Beware: Nano AdBlock's New Devs

[HenrickTheBull]

I recently got a notification from Edge alerting me that Nano was disabled due to malware and when I went to my extension this is what I saw.

The Chrome Webstore is completely gone too.

EDIT: Don't attack jspenguin2017 for this. I highly doubt they would have known this would happen.

[musm]

Same here

[pomi2137]

Uninstall, change all the passwords and spread the word.

[wadawada]

I feel the selling was very irresponsible and unethical behavior. Nano github said it would accept no donations before and changed the mind without notification. Should have pushed notification in the extension before the change of ownership so I can uninstall it on time to save my personal data.

Now I am notified by webstore and I have no idea how much of my data was stolen. I never thought the adblocker would be the security hole. Silver lining is I was gonna recommend nano adblocker to family and friends but I haven't.

[HenrickTheBull]

I feel the selling was very irresponsible and unethical behavior. Should have pushed notification in the extension before the change of ownership so I can uninstall it on time to save my personal data.

Now I am notified by webstore and I have no idea how much of my data was stolen. I never thought the adblocker would be the security hole. Silver lining is I was gonna recommend nano adblocker to family and friends but I haven't.

I had to issue a warning because in my Discord server we had a resources channel with a "Privacy Protection" section and we highly recommended Nano and Nano Defender.
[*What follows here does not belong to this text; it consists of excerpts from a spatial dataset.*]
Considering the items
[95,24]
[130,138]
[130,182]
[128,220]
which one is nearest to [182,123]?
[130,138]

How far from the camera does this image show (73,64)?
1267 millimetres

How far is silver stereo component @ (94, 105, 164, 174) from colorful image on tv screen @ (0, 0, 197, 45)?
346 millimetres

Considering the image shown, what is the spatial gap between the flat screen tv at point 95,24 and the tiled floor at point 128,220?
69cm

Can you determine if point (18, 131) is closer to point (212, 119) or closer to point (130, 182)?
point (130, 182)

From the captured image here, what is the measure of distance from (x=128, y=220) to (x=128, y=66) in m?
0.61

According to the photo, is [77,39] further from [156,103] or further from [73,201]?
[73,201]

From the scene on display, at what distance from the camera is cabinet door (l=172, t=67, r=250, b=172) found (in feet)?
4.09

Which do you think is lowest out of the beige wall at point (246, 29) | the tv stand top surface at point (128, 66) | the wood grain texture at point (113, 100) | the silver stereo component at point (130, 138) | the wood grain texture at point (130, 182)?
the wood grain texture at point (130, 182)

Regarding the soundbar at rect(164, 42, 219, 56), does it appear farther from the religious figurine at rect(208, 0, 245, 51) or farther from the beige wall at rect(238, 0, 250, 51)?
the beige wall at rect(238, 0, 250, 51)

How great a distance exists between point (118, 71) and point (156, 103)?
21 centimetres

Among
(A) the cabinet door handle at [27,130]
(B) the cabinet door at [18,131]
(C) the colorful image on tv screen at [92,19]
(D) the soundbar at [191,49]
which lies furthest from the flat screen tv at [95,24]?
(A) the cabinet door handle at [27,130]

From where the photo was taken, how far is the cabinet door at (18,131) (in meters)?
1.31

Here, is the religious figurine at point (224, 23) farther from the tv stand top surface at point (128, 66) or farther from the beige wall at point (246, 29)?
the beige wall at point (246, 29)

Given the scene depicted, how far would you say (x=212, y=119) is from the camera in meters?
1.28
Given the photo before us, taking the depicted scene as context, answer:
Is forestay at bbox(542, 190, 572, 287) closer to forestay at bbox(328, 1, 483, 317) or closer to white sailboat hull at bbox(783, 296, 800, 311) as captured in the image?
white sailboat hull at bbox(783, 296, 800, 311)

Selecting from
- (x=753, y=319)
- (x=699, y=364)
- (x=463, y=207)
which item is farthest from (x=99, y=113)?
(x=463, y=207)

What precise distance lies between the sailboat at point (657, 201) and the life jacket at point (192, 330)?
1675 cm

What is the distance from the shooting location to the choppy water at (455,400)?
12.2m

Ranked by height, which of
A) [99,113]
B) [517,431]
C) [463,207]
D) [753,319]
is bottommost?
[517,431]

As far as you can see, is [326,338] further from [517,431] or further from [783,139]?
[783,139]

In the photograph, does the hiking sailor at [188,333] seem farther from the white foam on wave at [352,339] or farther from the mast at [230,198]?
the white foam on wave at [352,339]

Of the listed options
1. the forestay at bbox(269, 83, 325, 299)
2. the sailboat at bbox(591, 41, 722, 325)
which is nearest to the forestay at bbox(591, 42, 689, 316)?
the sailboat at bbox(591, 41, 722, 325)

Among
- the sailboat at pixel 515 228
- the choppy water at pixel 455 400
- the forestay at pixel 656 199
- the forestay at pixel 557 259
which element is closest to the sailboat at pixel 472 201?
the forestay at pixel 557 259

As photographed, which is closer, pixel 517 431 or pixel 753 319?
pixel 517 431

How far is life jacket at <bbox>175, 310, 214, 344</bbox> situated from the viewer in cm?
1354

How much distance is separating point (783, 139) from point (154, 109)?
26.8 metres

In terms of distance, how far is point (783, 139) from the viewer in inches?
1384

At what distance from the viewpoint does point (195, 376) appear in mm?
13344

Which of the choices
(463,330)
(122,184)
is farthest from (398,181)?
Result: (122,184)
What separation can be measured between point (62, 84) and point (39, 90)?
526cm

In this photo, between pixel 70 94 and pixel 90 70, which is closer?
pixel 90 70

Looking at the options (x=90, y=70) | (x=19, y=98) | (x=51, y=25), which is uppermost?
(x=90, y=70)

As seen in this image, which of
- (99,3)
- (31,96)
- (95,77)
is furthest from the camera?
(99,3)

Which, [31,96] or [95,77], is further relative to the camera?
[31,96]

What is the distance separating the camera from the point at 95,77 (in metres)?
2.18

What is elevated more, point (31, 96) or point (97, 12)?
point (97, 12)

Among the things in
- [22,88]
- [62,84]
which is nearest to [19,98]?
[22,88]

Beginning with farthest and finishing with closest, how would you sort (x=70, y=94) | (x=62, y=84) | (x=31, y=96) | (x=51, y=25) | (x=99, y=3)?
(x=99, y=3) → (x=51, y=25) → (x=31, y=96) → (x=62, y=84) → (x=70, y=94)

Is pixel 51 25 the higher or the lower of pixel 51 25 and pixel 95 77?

I wasn't aware of this UNTIL I got the Webstore Notification.

[sandsmark]

fwiw, since devtools detection was what stopped gorhill from testing further, I'm fairly certain this kills all detection of devtools (even the latest debug tricks), as well as incognito detection (safer to debug it in incognito, not sure if they try to detect that though): https://github.com/sandsmark/anti-anti-devtools/blob/master/script.js

[cocacrave]

Got the warning from Chrome Extension just now. Read about it. Now I'm Scared AF...

I'm not sure if this is the place for this question so I'm sorry if I'm in the wrong place... Q. I only copy and paste password from KeePass (Password Manager). Does that still mean my passwords are compromised?

[wadawada]

This is a disaster now. I am just checking my Instagram's Settings/Account/Posts You've Liked And notice I liked many things that I am not aware of. God knows what all of my accounts have done. This is the worst security hole I have encountered. Wondering what people's data was worth.

Imagine this can happen again easily with other extensions. I believe this is something that webstore has to improve.

https://www.reddit.com/r/Adblock/comments/jc447f/nano_adblocker_nano_defender_was_sold_and_should/ https://www.ghacks.net/2020/10/16/time-to-remove-nano-adblocker-and-defender-from-your-browsers-except-firefox/

[yenhanshih]

Consider anything and everything compromised. On page load, your browser will listen to an URL and recieve directions on what to send up to it. It can send anything from plain text passwords to access tokens. I'll be changing all my credentials tonight and invalidating all my logins.

[painor]

So what's the alternative now ?

[HenrickTheBull]

So what's the alternative now ?

I'm recommending going to uBlock Origin. Their team has been very good keeping things above board and that's what Nano was based on.

[pomi2137]

Got the warning from Chrome Extension just now. Read about it. Now I'm Scared AF...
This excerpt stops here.